Stellantis: Nardi-Serracchiani, su automotive incontreremo Fiom e altri sindacati. Si dimenticano però che le decisioni le prenderanno a Parigi
“Convocheremo la Fiom per un incontro sui problemi dell’automotive anche alla luce della fusione Psa-Fca e della nascita della nuova multinazionale Stellantis”. Lo annunciano la presidente della commissione Attività produttive della Camera, Martina Nardi, e la presidente della commissione Lavoro della Camera Debora Serracchiani, a fronte del segretario nazionale Fiom Cgil che lamenta un mancato incontro con il Governo.

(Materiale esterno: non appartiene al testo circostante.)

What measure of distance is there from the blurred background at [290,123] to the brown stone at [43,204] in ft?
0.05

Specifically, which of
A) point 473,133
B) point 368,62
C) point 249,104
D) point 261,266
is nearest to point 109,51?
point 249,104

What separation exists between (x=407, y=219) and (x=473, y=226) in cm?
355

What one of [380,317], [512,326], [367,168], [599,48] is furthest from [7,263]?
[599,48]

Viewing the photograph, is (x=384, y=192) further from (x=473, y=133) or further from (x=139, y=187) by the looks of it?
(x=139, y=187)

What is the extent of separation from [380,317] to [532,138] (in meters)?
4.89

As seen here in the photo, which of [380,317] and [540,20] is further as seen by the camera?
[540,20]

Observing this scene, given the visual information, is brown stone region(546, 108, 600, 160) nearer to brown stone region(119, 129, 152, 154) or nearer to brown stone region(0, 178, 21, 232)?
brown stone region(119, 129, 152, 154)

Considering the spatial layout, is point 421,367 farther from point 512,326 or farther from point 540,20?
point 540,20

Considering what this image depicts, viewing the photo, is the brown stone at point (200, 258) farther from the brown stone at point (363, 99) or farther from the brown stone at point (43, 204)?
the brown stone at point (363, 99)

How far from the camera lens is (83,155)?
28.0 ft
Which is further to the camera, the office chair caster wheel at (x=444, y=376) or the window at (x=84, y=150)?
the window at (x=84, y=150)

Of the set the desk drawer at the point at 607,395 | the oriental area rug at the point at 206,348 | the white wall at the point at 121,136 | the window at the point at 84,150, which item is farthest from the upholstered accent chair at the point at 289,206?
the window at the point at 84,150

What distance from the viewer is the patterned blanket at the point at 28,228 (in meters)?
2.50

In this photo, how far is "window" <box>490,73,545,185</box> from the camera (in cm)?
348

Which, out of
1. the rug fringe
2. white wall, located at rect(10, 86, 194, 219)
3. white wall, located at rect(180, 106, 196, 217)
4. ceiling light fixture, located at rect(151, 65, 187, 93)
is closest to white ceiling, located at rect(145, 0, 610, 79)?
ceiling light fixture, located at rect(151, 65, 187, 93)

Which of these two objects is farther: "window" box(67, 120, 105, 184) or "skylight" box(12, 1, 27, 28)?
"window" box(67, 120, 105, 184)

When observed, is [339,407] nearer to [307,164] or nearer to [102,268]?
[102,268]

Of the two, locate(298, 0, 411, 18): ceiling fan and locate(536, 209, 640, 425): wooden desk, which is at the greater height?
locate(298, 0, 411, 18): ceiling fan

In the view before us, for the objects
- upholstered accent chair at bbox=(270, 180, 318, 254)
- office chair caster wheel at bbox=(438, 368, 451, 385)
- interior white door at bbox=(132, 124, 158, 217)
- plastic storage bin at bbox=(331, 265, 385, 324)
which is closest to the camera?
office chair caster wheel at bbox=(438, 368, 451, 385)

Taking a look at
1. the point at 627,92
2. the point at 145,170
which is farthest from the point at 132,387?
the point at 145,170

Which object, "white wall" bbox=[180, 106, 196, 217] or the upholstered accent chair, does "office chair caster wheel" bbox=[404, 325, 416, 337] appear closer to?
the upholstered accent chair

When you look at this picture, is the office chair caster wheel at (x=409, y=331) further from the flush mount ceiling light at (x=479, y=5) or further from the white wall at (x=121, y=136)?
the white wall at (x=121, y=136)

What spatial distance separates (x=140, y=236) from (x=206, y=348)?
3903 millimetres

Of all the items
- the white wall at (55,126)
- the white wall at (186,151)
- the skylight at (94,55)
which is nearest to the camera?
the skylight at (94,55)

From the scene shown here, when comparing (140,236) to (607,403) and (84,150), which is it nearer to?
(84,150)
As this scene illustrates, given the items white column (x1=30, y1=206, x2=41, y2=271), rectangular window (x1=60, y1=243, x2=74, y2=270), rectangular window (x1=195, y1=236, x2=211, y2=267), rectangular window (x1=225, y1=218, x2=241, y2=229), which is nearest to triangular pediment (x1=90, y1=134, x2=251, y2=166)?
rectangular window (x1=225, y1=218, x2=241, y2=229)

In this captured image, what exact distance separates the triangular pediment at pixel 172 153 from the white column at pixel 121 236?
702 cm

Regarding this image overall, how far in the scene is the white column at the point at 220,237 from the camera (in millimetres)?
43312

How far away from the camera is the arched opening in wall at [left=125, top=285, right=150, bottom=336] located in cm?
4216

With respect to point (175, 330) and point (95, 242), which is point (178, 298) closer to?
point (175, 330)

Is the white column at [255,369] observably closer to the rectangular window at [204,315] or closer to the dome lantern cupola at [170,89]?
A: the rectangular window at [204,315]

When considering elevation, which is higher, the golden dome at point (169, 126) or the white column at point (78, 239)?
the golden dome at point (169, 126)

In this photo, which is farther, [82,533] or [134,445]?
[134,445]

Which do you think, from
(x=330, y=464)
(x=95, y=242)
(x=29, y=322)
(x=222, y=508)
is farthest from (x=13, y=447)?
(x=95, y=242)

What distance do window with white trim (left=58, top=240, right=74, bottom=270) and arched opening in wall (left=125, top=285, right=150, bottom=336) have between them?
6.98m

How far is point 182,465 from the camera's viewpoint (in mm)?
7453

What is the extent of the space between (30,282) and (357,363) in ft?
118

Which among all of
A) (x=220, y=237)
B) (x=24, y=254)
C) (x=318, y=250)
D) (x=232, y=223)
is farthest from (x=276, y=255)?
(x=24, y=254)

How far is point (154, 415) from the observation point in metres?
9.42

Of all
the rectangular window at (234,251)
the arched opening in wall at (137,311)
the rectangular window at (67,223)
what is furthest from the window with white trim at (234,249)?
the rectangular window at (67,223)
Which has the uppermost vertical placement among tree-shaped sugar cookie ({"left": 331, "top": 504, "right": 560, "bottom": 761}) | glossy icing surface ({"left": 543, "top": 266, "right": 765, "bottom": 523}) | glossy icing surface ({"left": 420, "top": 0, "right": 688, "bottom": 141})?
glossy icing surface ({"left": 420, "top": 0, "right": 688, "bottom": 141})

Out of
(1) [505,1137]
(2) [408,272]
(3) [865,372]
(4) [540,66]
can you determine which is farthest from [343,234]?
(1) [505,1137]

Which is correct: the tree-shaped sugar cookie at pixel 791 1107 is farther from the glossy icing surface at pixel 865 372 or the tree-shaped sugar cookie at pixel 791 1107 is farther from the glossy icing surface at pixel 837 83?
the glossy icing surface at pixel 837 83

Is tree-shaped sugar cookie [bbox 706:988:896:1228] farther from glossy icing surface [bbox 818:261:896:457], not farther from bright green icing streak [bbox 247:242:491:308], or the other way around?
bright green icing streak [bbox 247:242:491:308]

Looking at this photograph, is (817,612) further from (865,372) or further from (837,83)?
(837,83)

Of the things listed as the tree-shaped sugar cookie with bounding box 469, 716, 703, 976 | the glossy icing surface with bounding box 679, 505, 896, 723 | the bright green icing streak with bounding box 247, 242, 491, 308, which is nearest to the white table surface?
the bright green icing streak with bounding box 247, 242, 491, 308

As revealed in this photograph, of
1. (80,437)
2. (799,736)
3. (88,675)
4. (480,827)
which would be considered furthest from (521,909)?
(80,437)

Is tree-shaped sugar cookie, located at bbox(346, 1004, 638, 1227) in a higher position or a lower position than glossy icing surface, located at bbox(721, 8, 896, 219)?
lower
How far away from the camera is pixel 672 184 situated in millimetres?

“La creazione di una grande azienda automobilistica franco-italiana – spiegano le parlamentari dem – pone questioni che vanno affrontate subito e su cui ci confronteremo con la Fiom-Cgil e con gli altri sindacati dei lavoratori metalmeccanici. Se da una parte questa nuova realtà industriale transnazionale ha in sè grandi potenzialità di crescita, dall’altra ci impone la massima attenzione affinché nè i livelli produttivi nè occupazionali, sia diretti che indiretti, siano ridotti. E’ necessario che siano adeguatamente messe a frutto le capacità e le professionalità del settore metalmeccanico che in Italia ha elevate e diffuse eccellenze”.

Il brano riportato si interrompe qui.